- EXERCISE OBJECTIVE: Change every "McDonald’s" to "Burger King" in the passage, and give back the stretch starting with "She paused, as" and going on through "to recognize me.".

- TEXT:

________________

She paused, as if she were consulting her witchy book of spells. “You need to make a tampon kind of thing,” she said. “Suck the yogurt into a straw, insert it in like a tampon, and you can squeeze the yogurt up in there.”

I went through every drawer in the kitchen. “What grown-up keeps straws?” I asked.

“I don’t know your life,” she said.

“You now know more than most.”

“Well, go get one,” she said. “A big, wide one. Like the ones at McDonald’s.”

I now took my yogurt-covered vagina to the McDonald’s by the Delano that was open all night. Inside, there was a long line of the drunk people who weren’t at CVS, the ones who had consumed enough alcohol at 2:30 A.M. to give up on their diets and give in to their cravings for French fries. The Girl Scout in me felt like I had to wait in line and at least buy a drink, but soon enough people started to recognize me.

So I jumped off the line and went right to the straw dispenser. I ripped the paper off and held it to my eye like a pirate with a telescope. “That should do it,” I said aloud turning to see an employee stopping the work of sweeping to stare at me.

“Hi,” I said, a little too loudly, grabbing a second one to ensure the sterility of this new medical tool. “You have a nice night.”

While driving, I tried to calm my frayed nerves by imagining what that woman would tell her friends the next day. “Gabrielle Union was in here high as a kite looking for a coke straw!” Miraculously, this line of thinking did little to calm my frayed nerves.

Back at B1’s, I learned that sucking yogurt through a straw is a little tougher than you’d think. But I did it. And once again I lay on the floor to squeeze the yogurt in. Whether it was psychosomatic or just psycho, I immediately felt like it was working. I hit redial.

“Is this the Dannon help line?” I asked.

“Dannon?” she said. “I hope you used plain.”

“Shit, he only had vanilla.”

“Christ,” she said, laughing, “what is wrong with you?”

“That,” I said, peering down at my yogurt vagina, “is a very fair question.”

The absurdity of the whole night washed over me and I finally laughed. I was so scared of being judged for being a woman with a yeast infection that I was willing to put myself through any number of humiliations. I waltzed into a CVS, twice, and never left with what I needed. I stole a straw from McDonald’s in the middle of the night! All to avoid my register friend knowing. I resolved that that would be the last night I found myself lying on some guy’s kitchen floor shoving yogurt up my hoohah. I would live a more authentic life.

To a point. B1 rolled up the next morning, and he greeted me with a kiss.

________________

[Saved data entries]
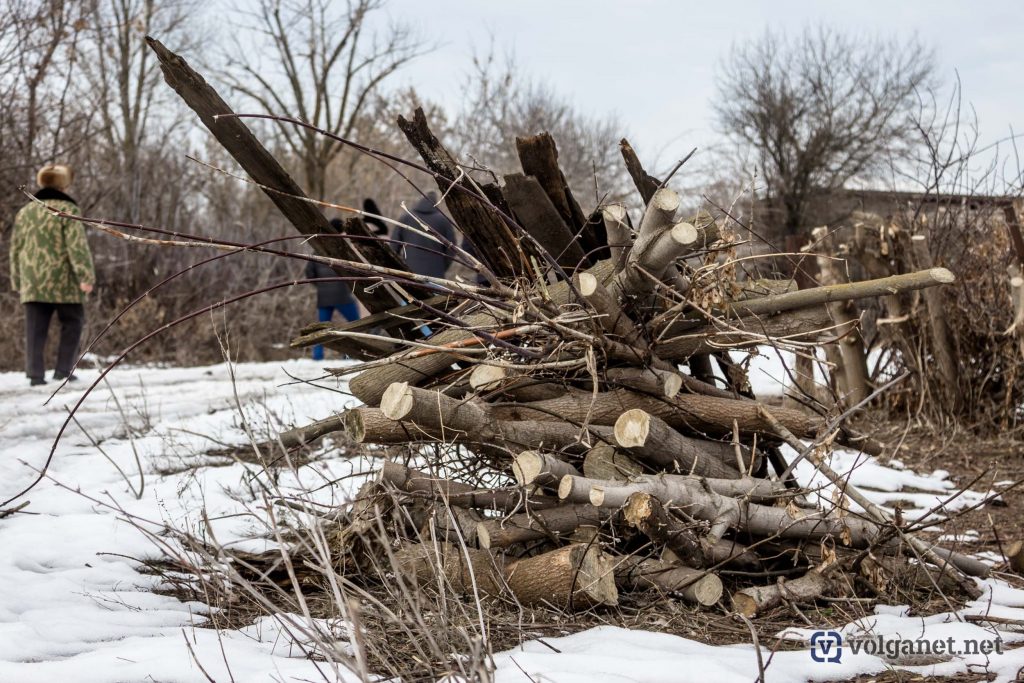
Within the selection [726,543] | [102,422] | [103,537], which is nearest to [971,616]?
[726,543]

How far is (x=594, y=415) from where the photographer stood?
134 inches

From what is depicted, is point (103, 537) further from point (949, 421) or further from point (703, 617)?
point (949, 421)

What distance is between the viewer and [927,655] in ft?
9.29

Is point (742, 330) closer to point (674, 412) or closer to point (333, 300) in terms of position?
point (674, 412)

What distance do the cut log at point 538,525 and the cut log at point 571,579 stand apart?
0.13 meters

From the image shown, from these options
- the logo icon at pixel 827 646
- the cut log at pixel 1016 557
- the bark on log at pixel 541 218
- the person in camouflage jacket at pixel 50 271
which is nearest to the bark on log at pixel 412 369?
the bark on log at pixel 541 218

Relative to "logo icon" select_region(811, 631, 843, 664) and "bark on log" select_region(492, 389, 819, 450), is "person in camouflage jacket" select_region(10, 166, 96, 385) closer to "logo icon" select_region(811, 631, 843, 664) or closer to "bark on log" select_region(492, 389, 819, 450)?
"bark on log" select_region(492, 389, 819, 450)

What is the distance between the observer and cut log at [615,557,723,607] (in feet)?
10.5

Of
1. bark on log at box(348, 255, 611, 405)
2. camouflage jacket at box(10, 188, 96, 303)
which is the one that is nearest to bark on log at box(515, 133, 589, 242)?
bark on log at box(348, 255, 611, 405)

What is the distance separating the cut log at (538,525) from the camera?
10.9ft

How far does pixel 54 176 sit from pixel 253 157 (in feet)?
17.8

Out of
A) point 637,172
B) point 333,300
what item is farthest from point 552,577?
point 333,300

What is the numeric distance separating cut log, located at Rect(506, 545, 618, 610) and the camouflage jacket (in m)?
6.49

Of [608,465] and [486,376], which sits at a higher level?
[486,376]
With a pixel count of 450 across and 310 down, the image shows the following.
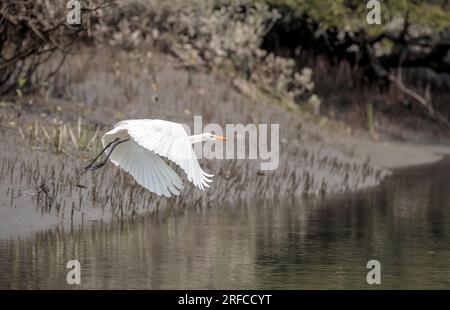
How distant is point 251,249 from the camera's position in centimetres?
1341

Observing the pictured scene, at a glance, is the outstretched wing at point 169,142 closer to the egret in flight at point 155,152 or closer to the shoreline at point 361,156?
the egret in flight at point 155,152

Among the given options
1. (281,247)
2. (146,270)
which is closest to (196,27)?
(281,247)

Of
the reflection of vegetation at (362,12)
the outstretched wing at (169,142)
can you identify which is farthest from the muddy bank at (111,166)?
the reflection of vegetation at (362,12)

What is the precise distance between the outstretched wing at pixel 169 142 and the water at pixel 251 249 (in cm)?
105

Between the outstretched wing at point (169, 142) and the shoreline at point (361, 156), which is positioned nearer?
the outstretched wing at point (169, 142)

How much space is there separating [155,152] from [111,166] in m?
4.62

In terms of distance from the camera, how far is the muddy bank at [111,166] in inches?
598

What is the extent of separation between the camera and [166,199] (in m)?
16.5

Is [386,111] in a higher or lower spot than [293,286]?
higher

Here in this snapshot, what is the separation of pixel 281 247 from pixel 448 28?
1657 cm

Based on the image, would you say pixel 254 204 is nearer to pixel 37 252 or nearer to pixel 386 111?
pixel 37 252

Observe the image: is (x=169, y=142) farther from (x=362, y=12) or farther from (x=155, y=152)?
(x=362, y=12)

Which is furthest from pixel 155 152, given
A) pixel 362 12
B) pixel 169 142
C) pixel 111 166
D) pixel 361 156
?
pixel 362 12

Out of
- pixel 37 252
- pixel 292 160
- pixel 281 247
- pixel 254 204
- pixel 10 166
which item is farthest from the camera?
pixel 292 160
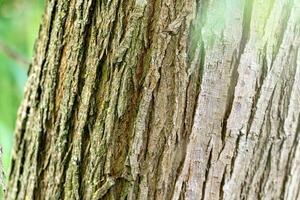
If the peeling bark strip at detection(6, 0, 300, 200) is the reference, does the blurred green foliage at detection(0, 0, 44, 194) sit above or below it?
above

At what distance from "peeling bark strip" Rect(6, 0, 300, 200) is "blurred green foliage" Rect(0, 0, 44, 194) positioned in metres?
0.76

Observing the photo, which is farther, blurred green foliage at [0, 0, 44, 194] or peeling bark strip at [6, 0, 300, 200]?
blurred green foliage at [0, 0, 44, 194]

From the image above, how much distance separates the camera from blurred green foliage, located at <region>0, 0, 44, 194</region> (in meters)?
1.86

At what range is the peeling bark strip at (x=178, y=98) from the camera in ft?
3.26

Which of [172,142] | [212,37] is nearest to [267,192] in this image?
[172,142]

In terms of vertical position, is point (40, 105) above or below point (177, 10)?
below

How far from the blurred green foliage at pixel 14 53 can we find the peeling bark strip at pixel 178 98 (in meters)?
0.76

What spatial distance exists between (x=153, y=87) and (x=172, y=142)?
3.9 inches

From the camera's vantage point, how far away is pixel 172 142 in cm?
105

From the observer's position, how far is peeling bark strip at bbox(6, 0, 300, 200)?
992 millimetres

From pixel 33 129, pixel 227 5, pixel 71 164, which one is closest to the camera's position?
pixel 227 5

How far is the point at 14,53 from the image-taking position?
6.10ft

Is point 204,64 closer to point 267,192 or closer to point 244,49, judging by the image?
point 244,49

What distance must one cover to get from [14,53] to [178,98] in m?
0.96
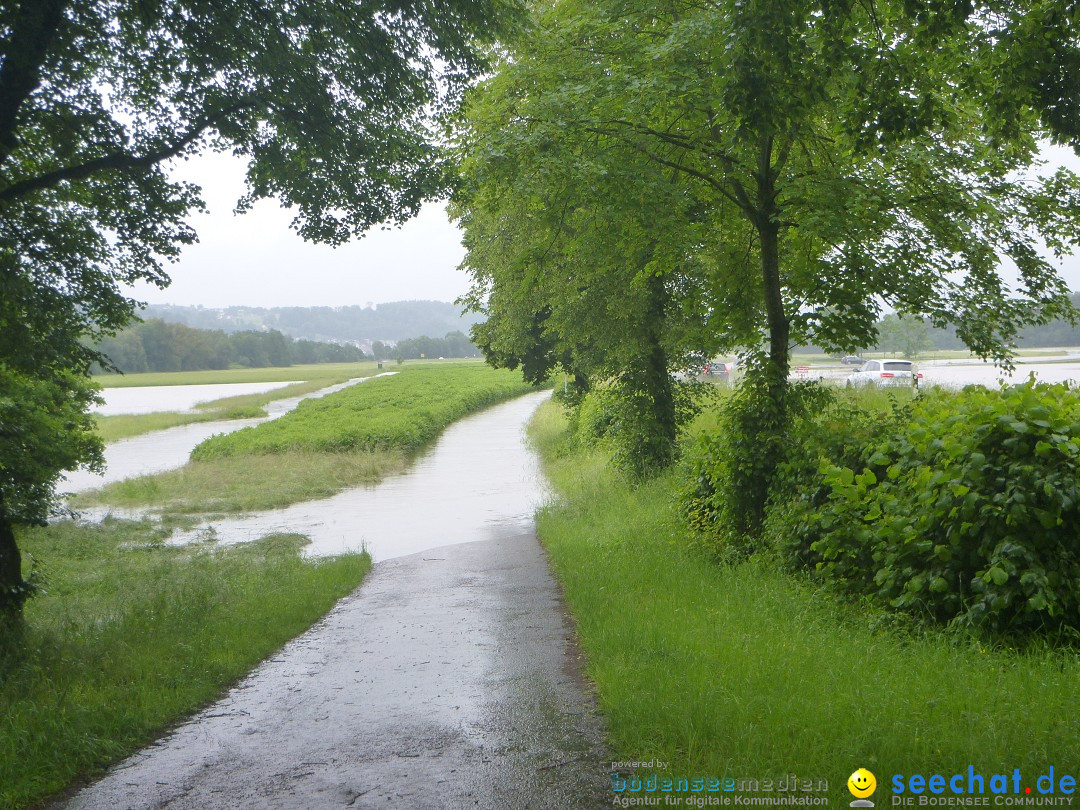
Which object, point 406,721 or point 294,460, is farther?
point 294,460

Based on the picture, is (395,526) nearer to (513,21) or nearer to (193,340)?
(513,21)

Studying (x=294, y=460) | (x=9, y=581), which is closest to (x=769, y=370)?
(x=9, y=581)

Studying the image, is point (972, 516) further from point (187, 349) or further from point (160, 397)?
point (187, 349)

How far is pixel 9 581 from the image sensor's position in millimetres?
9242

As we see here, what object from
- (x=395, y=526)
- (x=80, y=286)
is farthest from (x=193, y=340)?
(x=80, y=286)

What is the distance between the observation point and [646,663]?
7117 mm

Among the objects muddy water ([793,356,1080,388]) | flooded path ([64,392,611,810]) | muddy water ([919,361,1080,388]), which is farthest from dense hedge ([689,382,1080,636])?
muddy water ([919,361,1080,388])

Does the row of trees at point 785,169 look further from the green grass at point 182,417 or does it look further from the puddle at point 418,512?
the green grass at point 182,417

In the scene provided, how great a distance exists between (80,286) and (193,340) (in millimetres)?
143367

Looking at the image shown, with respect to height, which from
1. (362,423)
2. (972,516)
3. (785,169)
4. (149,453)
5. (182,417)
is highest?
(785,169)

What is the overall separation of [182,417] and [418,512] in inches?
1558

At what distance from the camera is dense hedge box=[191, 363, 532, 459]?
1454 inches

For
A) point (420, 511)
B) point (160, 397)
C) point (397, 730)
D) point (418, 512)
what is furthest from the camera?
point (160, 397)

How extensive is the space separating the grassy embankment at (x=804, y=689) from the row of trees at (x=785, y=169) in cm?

________________

- TASK SOLUTION:
She paused, as if she were consulting her witchy book of spells. “You need to make a tampon kind of thing,” she said. “Suck the yogurt into a straw, insert it in like a tampon, and you can squeeze the yogurt up in there.”

I went through every drawer in the kitchen. “What grown-up keeps straws?” I asked.

“I don’t know your life,” she said.

“You now know more than most.”

“Well, go get one,” she said. “A big, wide one. Like the ones at Burger King.”

I now took my yogurt-covered vagina to the Burger King by the Delano that was open all night. Inside, there was a long line of the drunk people who weren’t at CVS, the ones who had consumed enough alcohol at 2:30 A.M. to give up on their diets and give in to their cravings for French fries. The Girl Scout in me felt like I had to wait in line and at least buy a drink, but soon enough people started to recognize me.